PROVIDED TEXT Block Start

Watching Elizabeth Reynolds softly smile as her birthday party attendees greeted her Monday, it would seem that the party organizers were wrong about her age. She looked far younger than 103 years old, and her mind is still sharp as a tack.
You’d also be hard pressed to believe the petite-framed woman with perfect, snow white, coifed hair had also been a rough and tumble baseball — not softball — player and spent her entire life farming and ranching. The years and the work seemed to agree with her.
Reynolds’ nephew, Billy Clark, grinned broadly as a worker from Denison Nursing and Rehabilitation wheeled his only aunt into the room for her party. Her longtime hairstylist had just finished her eye-catching hair for the party.
“Every since I can remember, there were two things she was going to do during the week. One of them was go to church and the other was getting her hair fixed. Everything else may have been kind of up in the air, but those two things were going to happen regardless,” Clark said.
Reynolds was born in the Pink Hill community west of Bells, the daughter of Mack and Nell Ford. She was one of just two daughters born to the couple. Like all farming and ranching community members, Reynolds helped, milking cows, feeding the chickens, turkeys and pigs, and working in the cotton and corn fields.

PROVIDED TEXT Block End

Carry on the article about Elizabeth Reynolds' 103rd birthday party, beginning right after its final sentence. The records that follow are drawn from a separate source and are unrelated to the article.

GIVEN RECORDS Block Start

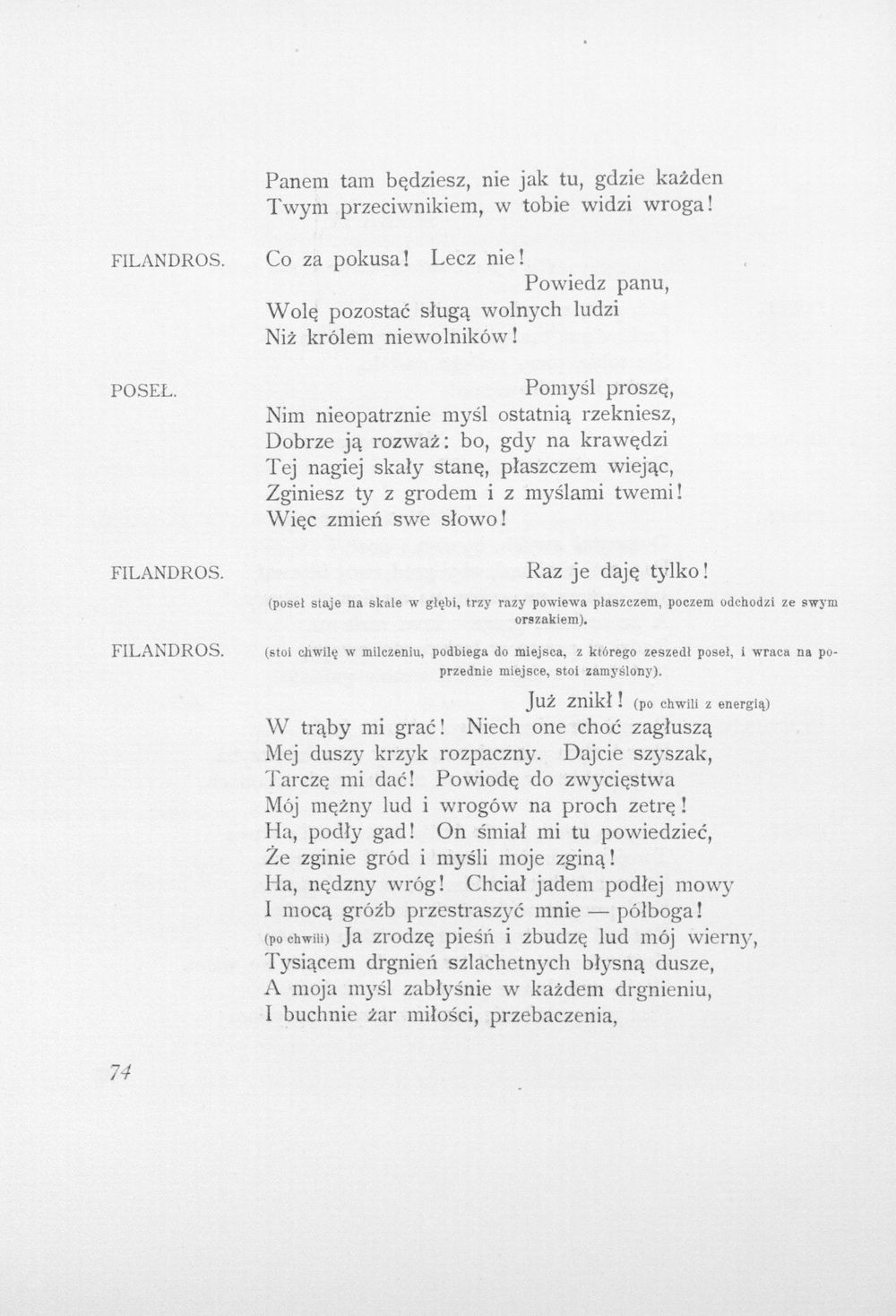 Panem tam będziesz, nie jak tu, gdzie każden
Twym przeciwnikiem, w tobie widzi wroga!

FILANDROS.
Co za pokusa! Lecz nie!
Powiedz panu,
Wolę pozostać sługą wolnych ludzi
Niż królem niewolników!

POSEŁ.
Pomyśl proszę,
Nim nieopatrznie myśl ostatnią rzekniesz,
Dobrze ją rozważ: bo, gdy na krawędzi
Tej nagiej skały stanę, płaszczem wiejąc,
Zginiesz ty z grodem i z myślami twemi!
Więc zmień swe słowo!

FILANDROS.
Raz je daję tylko!

(poseł staje na skale w głębi, trzy razy powiewa płaszczem, poczem odchodzi ze swym orszakiem).

FILANDROS.
(stoi chwilę w milczeniu, podbiega do miejsca, z którego zeszedł poseł, i wraca na poprzednie miejsce, stoi zamyślony).

Już znikł! (po chwili z energią)
W trąby mi grać! Niech one choć zagłuszą
Mej duszy krzyk rozpaczny. Dajcie szyszak,
Tarczę mi dać! Powiodę do zwycięstwa
Mój mężny lud i wrogów na proch zetrę!
Ha, podły gad! On śmiał mi tu powiedzieć,
Że zginie gród i myśli moje zginą!
Ha, nędzny wróg! Chciał jadem podłej mowy
I mocą gróźb przestraszyć mnie — półboga!
(po chwili) Ja zrodzę pieśń i zbudzę lud mój wierny,
Tysiącem drgnień szlachetnych błysną dusze,
A moja myśl zabłyśnie w każdem drgnieniu,
I buchnie żar miłości, przebaczenia,

74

GIVEN RECORDS Block End

ANSWER BELOW
“I like everything but the hogs. I hated feeding the hogs,” Reynolds said. “And you’d pour water in on them and they’d sling it all over you. … The day I was born was the first day cold enough that year to kill the hogs and so that was the one time my mother didn’t have to help them.”
Reynolds first attended the school in Pink Hill that went up to ninth grade. She then transferred to Sherman where she graduated. Before going to Sherman, she played for two years on a winning girls’ baseball team. Her nickname all through elementary and junior high was “Tin Lizzie” because she loved Model T Ford cars and her name was Elizabeth.
“I played first base on the baseball team. They told my grandnephew that I was playing baseball and he said I was playing softball. I said, ‘No! I was not. We didn’t even know there was such a thing as a softball. It was a baseball.’ … We beat everybody in the country,” Reynolds said.
Switching to Sherman was difficult.
“I was just lost and if you came from the country to a city school, they’d put you back a half a grade. They didn’t think we were as smart as the town kids,” Reynolds said.
Reynolds met her future husband, Elmer Reynolds at church. The two dated for about a year and married a few days before she turned 20. Since he had no car, most of their “dates” were sitting by the wood stove in the kitchen of the Reynolds home. After the marriage, Elmer moved into the farm house his bride was born and raised. He continued to farm and later went to work for the electrical co-ops bringing electricity to rural areas. The couple remained at the farm with her parents, as did Reynolds sister, her husband and their children. The Reynolds, who never had children, became second parents to her sister’s boys.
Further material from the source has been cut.